Directive:
Pull out every line in the entries below that contains the word "furthest", treating uppercase and lowercase letters as different.

Records for this exercise:
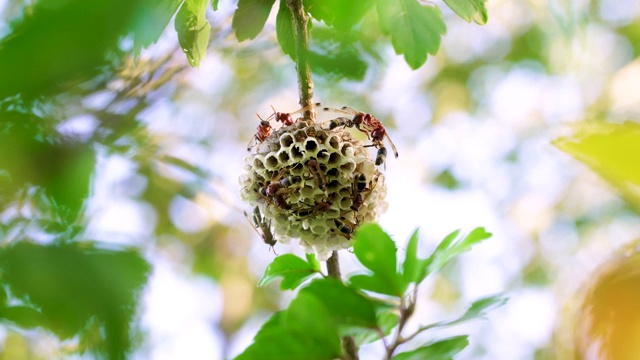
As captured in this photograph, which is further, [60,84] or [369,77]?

==

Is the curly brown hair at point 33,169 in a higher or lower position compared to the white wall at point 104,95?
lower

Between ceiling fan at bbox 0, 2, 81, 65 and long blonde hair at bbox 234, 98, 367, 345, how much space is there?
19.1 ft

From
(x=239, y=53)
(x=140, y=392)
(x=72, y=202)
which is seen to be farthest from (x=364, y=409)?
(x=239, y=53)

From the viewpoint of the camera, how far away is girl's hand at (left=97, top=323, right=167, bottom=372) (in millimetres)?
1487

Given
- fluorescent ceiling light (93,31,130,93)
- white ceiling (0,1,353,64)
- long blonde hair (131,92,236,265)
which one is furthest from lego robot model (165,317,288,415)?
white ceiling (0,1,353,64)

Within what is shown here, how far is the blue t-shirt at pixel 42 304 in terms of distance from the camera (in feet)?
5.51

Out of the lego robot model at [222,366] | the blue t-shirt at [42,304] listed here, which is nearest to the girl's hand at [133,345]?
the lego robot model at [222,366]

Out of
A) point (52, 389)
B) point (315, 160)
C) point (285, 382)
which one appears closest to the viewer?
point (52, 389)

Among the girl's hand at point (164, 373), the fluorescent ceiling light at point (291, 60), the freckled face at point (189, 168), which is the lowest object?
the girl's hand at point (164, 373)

...

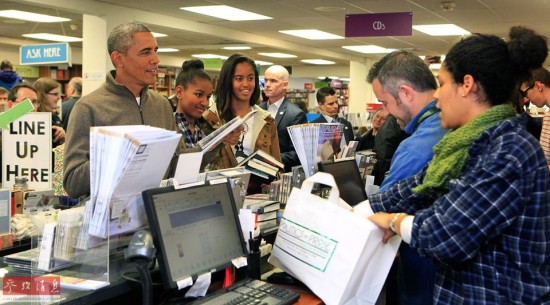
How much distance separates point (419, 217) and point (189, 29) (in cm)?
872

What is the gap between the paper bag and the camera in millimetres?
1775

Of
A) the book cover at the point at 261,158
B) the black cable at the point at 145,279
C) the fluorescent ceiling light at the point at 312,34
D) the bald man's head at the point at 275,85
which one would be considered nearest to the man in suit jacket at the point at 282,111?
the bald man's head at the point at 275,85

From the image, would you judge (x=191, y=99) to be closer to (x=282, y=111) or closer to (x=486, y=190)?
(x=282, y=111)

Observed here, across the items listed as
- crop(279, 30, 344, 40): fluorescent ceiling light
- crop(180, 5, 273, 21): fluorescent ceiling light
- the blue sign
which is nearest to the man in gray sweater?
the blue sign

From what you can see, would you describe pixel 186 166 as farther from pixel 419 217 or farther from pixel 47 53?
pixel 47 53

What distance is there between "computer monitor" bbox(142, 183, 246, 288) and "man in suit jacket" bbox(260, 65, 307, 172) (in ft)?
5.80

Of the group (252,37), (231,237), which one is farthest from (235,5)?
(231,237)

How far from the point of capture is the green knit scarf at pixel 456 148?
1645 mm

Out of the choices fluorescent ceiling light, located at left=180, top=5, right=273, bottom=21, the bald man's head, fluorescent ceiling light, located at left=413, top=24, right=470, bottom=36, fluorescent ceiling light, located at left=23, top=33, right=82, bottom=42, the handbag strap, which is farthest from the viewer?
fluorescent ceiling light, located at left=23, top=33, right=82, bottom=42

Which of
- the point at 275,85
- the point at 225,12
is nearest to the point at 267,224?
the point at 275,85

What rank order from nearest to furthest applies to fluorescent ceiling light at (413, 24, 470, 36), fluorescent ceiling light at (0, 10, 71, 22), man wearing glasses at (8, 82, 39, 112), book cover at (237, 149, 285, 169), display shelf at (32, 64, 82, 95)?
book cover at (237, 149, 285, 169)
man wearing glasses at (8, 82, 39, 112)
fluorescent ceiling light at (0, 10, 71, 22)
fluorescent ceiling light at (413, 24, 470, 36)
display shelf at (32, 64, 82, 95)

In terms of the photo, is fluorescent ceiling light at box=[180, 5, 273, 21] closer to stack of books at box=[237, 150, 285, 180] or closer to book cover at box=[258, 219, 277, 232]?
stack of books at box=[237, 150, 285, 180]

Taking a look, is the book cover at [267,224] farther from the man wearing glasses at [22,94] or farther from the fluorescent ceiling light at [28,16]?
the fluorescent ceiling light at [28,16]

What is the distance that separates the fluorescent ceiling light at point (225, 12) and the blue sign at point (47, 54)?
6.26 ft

Reply:
which one is furthest from lego robot model (165,317,288,415)?
What rank order from nearest to furthest applies to fluorescent ceiling light at (413, 24, 470, 36), fluorescent ceiling light at (0, 10, 71, 22), man wearing glasses at (8, 82, 39, 112), book cover at (237, 149, 285, 169), display shelf at (32, 64, 82, 95)?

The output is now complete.